Our first step is realizing, our second step is wanting change, our third step is not repeating the mistakes. I'm sharing my experience because I know a lot of people can relate, and are quietly relating. Meaning, they are struggling in silence like I was. Thankfully, my situation never led me to any extreme thoughts such as suicide, the most I ever considered was running away but I knew I wouldn't make it far before they found me, so I just didn't. But we must realize, unfortunately, some do lead to extremes and then it's always too late.

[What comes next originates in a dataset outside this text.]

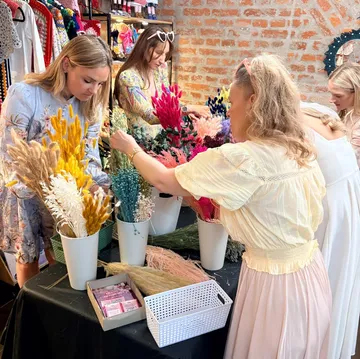 Frauen arrangieren bunte Blumen auf Tisch, drinnen.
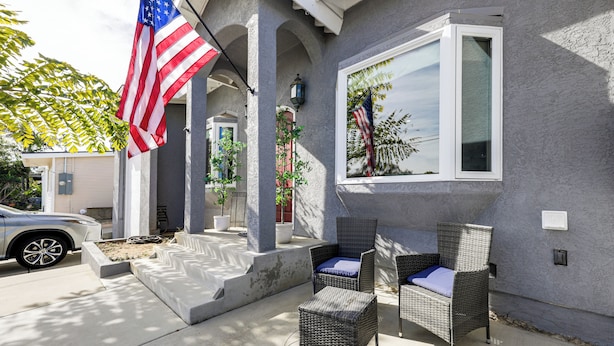 Ein Haus mit einer Veranda, zwei Korbstühle mit Kissen, einer amerikanischen Flagge und einem Fenster mit Blick auf eine Landschaft.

Mental Health is nothing less of taking care of your mental space. Making sure good things are going on up top. Realizing life brings a range of emotions and circumstances, so it's making sure you know how to control your thoughts and understand your life can work out in your favor when you began to allow it to. I think my number one tip is learn how to cope. If you can't completely fix it or get rid of it, then learn how to cope with it. I took the steps to begin healing myself and I want to help others do the same. Since life is short, we need to take control of it and make it meaningful.
In addition to not being a legit blog writer, I'm not at all an expert on this topic, I'm just speaking from the heart trying to reach someone else's.